* [Dataset]:
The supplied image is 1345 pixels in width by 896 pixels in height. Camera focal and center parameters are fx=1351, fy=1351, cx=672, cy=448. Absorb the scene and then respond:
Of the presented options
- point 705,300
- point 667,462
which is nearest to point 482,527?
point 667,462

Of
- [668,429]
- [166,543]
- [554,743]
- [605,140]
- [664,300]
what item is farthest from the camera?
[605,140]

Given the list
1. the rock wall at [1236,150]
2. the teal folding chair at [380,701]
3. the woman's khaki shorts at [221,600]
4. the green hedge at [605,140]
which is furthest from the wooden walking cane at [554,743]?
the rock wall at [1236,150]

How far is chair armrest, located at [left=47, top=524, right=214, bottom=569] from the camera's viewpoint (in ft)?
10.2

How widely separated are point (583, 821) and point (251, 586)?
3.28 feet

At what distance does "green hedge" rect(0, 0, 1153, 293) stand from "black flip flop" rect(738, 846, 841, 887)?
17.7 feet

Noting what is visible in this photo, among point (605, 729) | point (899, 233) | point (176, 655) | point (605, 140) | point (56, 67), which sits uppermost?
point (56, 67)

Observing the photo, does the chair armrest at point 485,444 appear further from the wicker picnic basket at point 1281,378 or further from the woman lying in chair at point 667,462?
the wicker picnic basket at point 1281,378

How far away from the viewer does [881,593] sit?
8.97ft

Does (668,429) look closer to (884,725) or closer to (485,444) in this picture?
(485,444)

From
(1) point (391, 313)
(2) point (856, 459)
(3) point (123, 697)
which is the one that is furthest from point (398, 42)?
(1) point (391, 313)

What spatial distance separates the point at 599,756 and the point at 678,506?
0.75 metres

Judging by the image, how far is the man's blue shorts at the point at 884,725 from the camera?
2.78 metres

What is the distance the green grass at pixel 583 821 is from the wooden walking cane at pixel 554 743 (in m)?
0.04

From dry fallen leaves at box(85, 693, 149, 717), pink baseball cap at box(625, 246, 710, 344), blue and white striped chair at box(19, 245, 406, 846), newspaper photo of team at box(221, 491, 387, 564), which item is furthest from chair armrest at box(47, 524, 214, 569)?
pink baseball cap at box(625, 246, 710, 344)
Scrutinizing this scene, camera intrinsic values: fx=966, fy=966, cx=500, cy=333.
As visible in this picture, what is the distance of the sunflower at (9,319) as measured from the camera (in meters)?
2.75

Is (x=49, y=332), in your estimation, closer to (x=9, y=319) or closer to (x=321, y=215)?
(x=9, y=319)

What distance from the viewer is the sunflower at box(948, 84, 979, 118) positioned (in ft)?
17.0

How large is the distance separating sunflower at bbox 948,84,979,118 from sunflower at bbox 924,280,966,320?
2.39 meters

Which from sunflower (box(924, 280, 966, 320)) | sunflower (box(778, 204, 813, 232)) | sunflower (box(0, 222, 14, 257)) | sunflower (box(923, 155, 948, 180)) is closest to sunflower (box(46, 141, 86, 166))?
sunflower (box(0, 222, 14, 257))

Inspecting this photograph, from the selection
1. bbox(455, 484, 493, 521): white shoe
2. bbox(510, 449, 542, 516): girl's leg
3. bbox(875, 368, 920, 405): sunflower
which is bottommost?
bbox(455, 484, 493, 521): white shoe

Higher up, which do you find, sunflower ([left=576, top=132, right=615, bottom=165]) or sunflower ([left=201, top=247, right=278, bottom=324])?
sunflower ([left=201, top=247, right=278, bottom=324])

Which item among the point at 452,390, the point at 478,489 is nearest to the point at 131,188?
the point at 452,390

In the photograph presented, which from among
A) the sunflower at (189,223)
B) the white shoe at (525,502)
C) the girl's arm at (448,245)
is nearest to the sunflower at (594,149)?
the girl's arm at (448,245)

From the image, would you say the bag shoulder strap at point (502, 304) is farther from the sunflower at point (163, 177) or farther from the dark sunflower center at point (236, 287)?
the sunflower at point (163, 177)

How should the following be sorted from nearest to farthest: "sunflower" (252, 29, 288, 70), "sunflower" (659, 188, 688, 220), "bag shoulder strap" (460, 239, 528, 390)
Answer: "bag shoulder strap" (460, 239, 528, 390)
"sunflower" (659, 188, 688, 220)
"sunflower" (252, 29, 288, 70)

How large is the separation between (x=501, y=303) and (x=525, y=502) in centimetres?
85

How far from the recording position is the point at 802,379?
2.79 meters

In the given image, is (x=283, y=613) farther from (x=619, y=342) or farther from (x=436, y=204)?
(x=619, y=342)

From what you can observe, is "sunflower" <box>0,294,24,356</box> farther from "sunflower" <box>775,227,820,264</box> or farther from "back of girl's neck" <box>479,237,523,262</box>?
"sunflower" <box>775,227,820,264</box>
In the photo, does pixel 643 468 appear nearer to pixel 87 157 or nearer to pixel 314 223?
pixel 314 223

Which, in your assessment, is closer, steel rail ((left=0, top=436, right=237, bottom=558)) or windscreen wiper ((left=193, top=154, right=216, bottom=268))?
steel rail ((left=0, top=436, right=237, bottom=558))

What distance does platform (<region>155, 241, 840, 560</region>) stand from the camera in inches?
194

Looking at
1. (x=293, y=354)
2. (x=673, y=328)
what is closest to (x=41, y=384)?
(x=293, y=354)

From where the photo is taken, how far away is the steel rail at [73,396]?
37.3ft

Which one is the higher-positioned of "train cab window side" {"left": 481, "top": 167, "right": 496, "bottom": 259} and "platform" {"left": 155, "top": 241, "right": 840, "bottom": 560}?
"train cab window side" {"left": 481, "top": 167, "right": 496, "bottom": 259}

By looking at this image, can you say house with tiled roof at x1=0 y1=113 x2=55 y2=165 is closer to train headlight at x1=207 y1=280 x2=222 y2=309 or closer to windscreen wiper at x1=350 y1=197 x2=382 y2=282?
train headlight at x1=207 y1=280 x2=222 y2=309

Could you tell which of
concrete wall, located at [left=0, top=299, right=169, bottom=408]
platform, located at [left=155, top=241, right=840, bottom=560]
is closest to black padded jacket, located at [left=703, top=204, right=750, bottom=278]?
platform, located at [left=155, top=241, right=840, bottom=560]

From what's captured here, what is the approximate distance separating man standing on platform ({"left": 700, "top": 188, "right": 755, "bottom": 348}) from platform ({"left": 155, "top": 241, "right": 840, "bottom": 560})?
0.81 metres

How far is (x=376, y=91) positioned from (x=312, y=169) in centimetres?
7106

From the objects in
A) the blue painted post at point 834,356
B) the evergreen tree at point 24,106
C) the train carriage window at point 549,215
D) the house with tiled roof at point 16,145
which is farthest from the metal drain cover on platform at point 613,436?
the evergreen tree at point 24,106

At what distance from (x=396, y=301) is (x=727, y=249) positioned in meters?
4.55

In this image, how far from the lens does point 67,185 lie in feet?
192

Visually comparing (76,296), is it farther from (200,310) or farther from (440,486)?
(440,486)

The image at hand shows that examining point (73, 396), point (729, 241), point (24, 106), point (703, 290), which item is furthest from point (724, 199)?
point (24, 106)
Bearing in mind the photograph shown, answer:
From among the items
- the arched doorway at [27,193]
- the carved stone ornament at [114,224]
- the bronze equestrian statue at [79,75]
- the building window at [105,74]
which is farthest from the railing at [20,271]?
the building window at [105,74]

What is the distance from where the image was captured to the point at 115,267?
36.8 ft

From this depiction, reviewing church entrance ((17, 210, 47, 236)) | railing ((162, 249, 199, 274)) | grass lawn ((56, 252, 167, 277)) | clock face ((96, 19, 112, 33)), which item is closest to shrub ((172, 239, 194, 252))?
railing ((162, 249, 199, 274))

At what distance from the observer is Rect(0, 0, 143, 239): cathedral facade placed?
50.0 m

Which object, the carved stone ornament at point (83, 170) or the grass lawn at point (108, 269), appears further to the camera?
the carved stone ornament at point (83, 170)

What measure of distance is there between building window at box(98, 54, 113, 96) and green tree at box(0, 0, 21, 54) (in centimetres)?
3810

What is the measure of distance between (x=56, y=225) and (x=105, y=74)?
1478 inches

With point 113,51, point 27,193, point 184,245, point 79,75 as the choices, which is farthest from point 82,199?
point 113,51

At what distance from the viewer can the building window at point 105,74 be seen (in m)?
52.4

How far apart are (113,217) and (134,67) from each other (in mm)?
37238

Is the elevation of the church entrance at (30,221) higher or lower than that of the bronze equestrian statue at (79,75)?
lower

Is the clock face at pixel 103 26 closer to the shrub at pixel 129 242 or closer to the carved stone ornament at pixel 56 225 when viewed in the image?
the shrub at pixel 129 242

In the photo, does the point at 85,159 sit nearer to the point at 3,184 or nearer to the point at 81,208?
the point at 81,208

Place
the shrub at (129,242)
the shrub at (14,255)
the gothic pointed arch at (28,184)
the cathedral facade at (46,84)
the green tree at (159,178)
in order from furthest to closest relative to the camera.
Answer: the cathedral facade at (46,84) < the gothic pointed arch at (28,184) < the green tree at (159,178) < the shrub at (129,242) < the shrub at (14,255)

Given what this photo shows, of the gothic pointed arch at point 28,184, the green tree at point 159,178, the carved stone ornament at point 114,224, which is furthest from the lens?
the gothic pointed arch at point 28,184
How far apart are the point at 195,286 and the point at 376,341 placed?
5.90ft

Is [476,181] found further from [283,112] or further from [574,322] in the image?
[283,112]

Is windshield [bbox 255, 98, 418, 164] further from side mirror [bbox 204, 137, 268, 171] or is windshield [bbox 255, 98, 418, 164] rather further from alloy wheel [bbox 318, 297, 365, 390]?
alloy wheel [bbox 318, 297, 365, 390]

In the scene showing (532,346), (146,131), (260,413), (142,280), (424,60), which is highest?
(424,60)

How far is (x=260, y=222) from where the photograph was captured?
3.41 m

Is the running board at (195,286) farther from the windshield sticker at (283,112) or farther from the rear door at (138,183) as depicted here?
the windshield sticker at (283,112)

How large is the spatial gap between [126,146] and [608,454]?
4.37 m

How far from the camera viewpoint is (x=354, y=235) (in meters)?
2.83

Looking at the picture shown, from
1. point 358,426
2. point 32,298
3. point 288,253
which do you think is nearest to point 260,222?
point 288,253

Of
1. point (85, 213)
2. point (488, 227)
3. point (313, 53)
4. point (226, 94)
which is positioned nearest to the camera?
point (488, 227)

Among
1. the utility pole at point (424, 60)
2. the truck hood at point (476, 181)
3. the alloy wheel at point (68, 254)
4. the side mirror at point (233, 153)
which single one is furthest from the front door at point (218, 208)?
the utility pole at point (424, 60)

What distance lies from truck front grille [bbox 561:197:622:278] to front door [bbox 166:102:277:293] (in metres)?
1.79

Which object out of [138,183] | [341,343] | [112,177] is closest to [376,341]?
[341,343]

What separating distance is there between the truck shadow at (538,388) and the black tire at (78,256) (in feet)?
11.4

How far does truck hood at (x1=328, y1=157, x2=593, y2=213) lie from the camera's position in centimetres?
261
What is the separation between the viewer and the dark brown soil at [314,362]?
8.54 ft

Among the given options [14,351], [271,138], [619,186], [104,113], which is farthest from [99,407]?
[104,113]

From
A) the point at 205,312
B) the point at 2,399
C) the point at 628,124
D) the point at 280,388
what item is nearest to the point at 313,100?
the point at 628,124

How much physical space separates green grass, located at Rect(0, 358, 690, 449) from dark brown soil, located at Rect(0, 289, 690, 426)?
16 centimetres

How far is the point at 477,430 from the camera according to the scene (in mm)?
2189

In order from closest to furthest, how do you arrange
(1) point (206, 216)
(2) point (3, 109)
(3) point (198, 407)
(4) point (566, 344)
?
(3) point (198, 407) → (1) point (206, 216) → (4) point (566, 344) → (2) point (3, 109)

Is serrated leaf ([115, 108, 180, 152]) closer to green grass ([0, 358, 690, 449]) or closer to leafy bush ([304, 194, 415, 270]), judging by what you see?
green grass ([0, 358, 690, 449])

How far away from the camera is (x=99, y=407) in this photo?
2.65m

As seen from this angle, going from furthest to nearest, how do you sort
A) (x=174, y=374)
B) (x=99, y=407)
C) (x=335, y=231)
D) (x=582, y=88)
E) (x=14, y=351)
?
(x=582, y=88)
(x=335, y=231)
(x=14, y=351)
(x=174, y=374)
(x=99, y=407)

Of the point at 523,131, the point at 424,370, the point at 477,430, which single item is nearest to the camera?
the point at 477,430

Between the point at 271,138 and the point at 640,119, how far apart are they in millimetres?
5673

* [Goal of the exercise]:
Rewrite the lines starting at the line that has "As seen from" and continuing through the end of the records, replacing "nearest" with "closest" and leaving everything else unchanged.

* [Expected output]:
As seen from this angle, going from furthest to closest, how do you sort
A) (x=174, y=374)
B) (x=99, y=407)
C) (x=335, y=231)
D) (x=582, y=88)
E) (x=14, y=351)
?
(x=582, y=88)
(x=335, y=231)
(x=14, y=351)
(x=174, y=374)
(x=99, y=407)

Of the point at 523,131, the point at 424,370, the point at 477,430, which single item is closest to the camera?
the point at 477,430

Between the point at 271,138 and the point at 640,119, how far apart are they in millimetres?
5673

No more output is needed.